3.2.2. Activities and Participation

1. Social loss: This sub-theme identifies a change in, and in several cases, a loss of, relationships (D; K; O; P), including spousal (B) and friendships lost from an early age (G; H; I). A shift in relationships could occur due to not being able to undertake hobbies and prior events that were integral to their identity (H; P), or the physical inability to have contact (E) or connection with others, like lifting children (L) or not being able to hold a conversation with others (A), being desperate for visitors to leave due to having to put on a brave face (H). For some, it was better not making plans, for instance, to play with children or take them to activities, which was considered to have a knock-on effect on the child’s mental health (H; I; L; M; P). Significantly reduced confidence in physical and cognitive abilities led to a loss of spontaneity (D; P), pre-emptively contriving excuses (G), social anxiety (I; K; P)—“I go back into my shell…move away from everybody”—events not being worth it due to after-effects (H), and having to factor in subsequent rest days: “I plan it around when I’ll be able to have respite” (I). This participant explained, “sometimes I have a meltdown thinking about how much pain I’m going to be in”. Participant F simply said, “I don’t like people…I leave house for appointments and that’s it”.

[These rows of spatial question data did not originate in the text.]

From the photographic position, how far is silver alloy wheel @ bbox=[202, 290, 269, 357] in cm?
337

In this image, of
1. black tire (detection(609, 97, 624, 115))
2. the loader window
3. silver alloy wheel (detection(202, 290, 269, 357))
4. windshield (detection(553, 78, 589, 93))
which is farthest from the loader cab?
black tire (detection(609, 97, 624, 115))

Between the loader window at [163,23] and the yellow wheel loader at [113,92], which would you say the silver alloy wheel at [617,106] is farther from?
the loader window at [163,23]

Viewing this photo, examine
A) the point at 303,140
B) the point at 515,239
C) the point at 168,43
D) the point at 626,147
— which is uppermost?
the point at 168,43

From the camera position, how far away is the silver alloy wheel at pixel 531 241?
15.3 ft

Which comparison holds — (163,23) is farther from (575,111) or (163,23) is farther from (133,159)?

“I put things off, I’ll make things up…I feel as though I’ll let people down before it’s even started…we’re supposed to be going out this Thursday and I’m dreading it even now ‘cause they’ll talk about something and my mind’ll just go”
(Participant A)
“Some days it’s like I want to go, we book a table then I get to the night and it’s just like—I can’t. Sometimes I back out of it…sometimes I wonder whether it’s safe to drive the car…I get to the point where it’s just like I can’t function”
(Participant B)
“I just wanna curl up into a ball and stay under my safety net”
(Participant G)
“Church…I went yesterday…I came home and couldn’t eat, my body hurts all over. I was saying this is what happens when I go out on a social you know—I get this impact. Best not to make plans”
(Participant H)
2. Vocational loss: This sub-theme highlights how some individuals identified the loss of or change in their job. There were several reasons for this, for instance, a loss of passion and motivation for a job (B; D; P), the physical inability to do anything other than a sedentary job (F; O; P), or experiences like falling asleep on the job (F; K), having no job since a young age (E; G), and being scared of commitment to a job (E), with pain and exhaustion being worse during the job (C; K). Several participants identified feeling victimised at their workplace (A; C; F), and in some instances, this lead to their departure (C; N).

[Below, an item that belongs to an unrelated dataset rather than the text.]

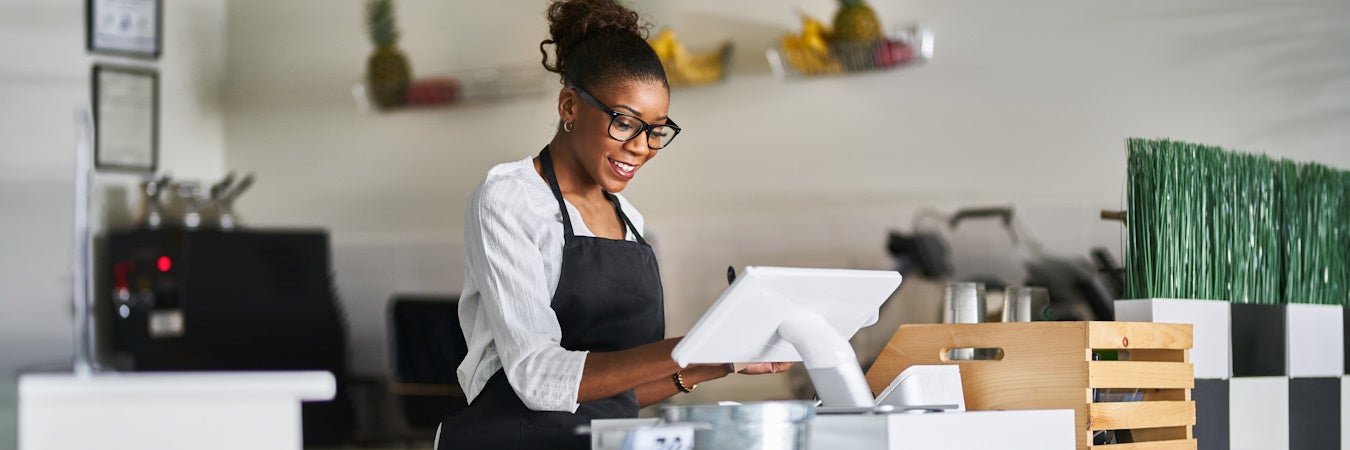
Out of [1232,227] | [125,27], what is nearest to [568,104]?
[1232,227]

“Eventually they had to let me go…when I was off other people had to do my work…feeling guilty that I’m letting everybody down”
(Participant B)
“Sometimes I just have to go to the toilet and lock myself in for a while and just cry. I have to force myself to stay because I know I’m on my last warning”
(Participant F)
“sometime I just do hit a wall and I just have to close my eyes even if I’m working. You know my hands like doing this [hand action] moving the mouse so they think I’m working”
(Participant K)
3. Reduced activities with others: Losses were counted to include no longer being able to facilitate a child’s hobbies (H; P), which causes anguish on both parts—“withdrawn, upset and angry”—whilst some activities were avoided as a reliance on family could increase (I). For others, there was intimacy (M), and the desire for normal engagement in activities had disappeared (M), replaced by a desire for quietness or peace (B; F; L; N)—“I’ve got to the point now where I wanna just store myself away…half the time I don’t wanna go or I can’t make the effort”, “if somebody comes to visit I’m not as engaged…it seems too much effort”. For some, this could include sleeping in separate beds (F).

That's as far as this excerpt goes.